$1,3,6,10,15,...$ for $n=1,2,3,...$ it is the n-th Triangular numbers.
I find it unsual that this sum yields even triangular numbers;
$$\sum_{k=1}^{n}\tan^2\left({k\pi\over 2n+1}\right)=T_{2n}$$
How can I show that?
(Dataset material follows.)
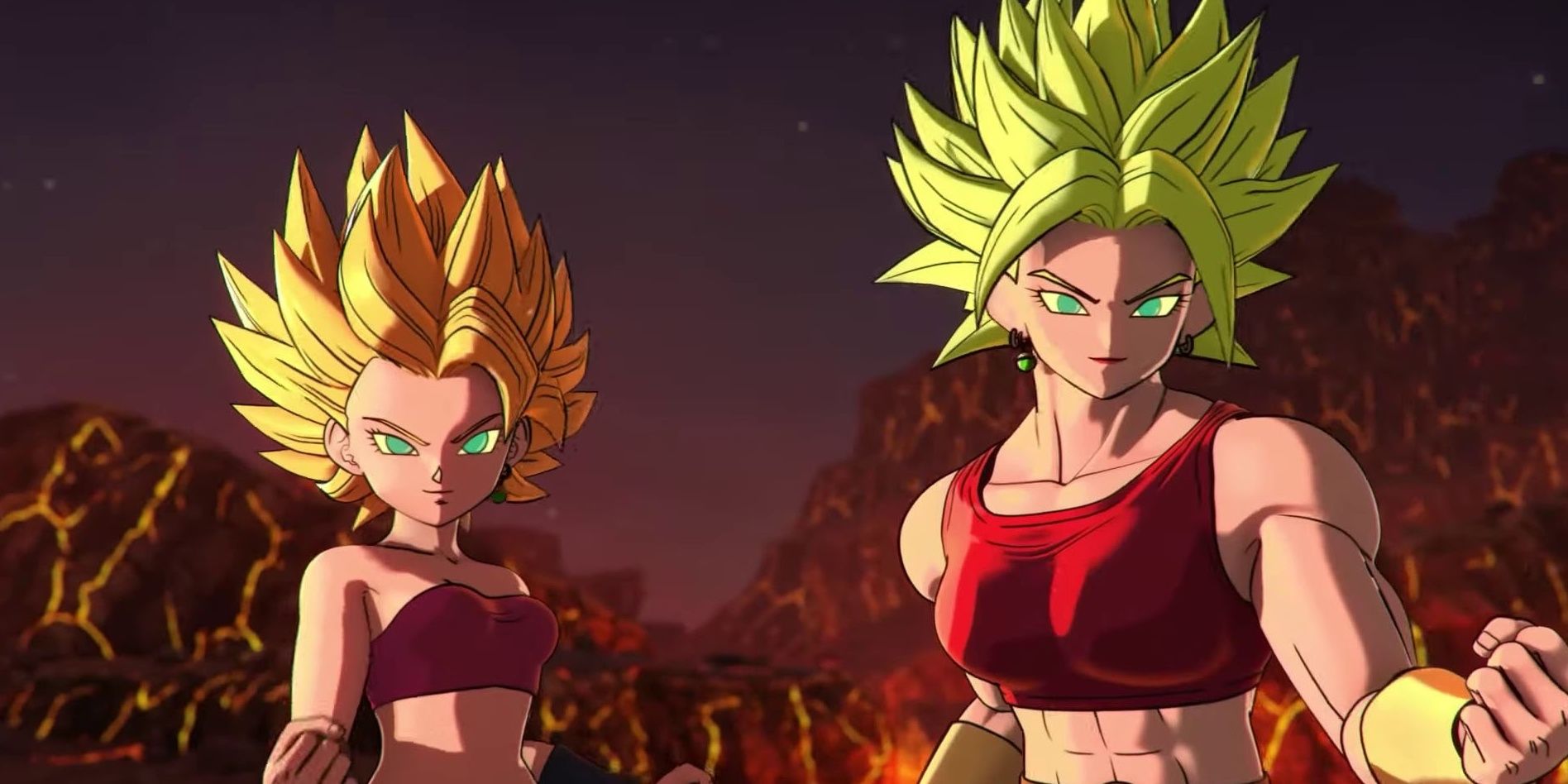 Kale and Caulifla Super Saiyan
Any hints into this strange sum?
I can't figure it out where to start!
As recommended in the comment section of OPs question we can follow the nice answer of Fallager.
We obtain \begin{align*} \left(\cos\frac{k\pi}{2n+1}+i\sin\frac{k\pi}{2n+1}\right)^{2n+1}&=(-1)^k\tag{1}\\ \\ \sum_{j=0}^{2n+1}\binom{2n+1}{j}\left(\cos\frac{k\pi}{2n+1}\right)^j\left(i\sin \frac{k\pi}{2n+1}\right)^{2n+1-j}&=(-1)^k\tag{2}\\ \\ \sum_{j=0}^{n}\binom{2n+1}{2j}\left(\cos\frac{k\pi}{2n+1}\right)^{2j}\left(i\sin \frac{k\pi}{2n+1}\right)^{2n+1-2j}&=0\tag{3}\\ \\ \sum_{j=0}^{n}\binom{2n+1}{2j}\left(i\tan \frac{k\pi}{2n+1}\right)^{2n+1-2j}&=0\tag{4}\\ \\ \sum_{j=0}^{n}\binom{2n+1}{2j}\left(i\tan \frac{k\pi}{2n+1}\right)^{2n-2j}&=0\tag{5}\\ \end{align*}
Comment:
In (1) we use De Moivre's formula
In (2) we apply the Binomial theorem
In (3) we take the imaginary part of (2) i.e. with index $j$ even
In (4) we divide by $\left(\cos \frac{k\pi}{2n+1}\right)^{2n+1}$
In (5) we divide by $\tan \frac{k\pi}{2n+1}$
We conclude $\left(\tan\frac{k\pi}{2n+1}\right)^2$ with $0\leq k\leq 2n$ are the zeros of the following polynomial in $z$ \begin{align*} \sum_{j=0}^n\binom{2n+1}{2j}\left(-z\right)^{n-j} \end{align*}
According to Vieta's formulas the sum of the zeros is \begin{align*} \sum_{k=0}^{n}\left(\tan\frac{k\pi}{2n+1}\right)^2=\frac{\binom{2n+1}{2}}{\binom{2n+1}{0}}=n(2n+1)=T_{2n} \end{align*} and the claim follows.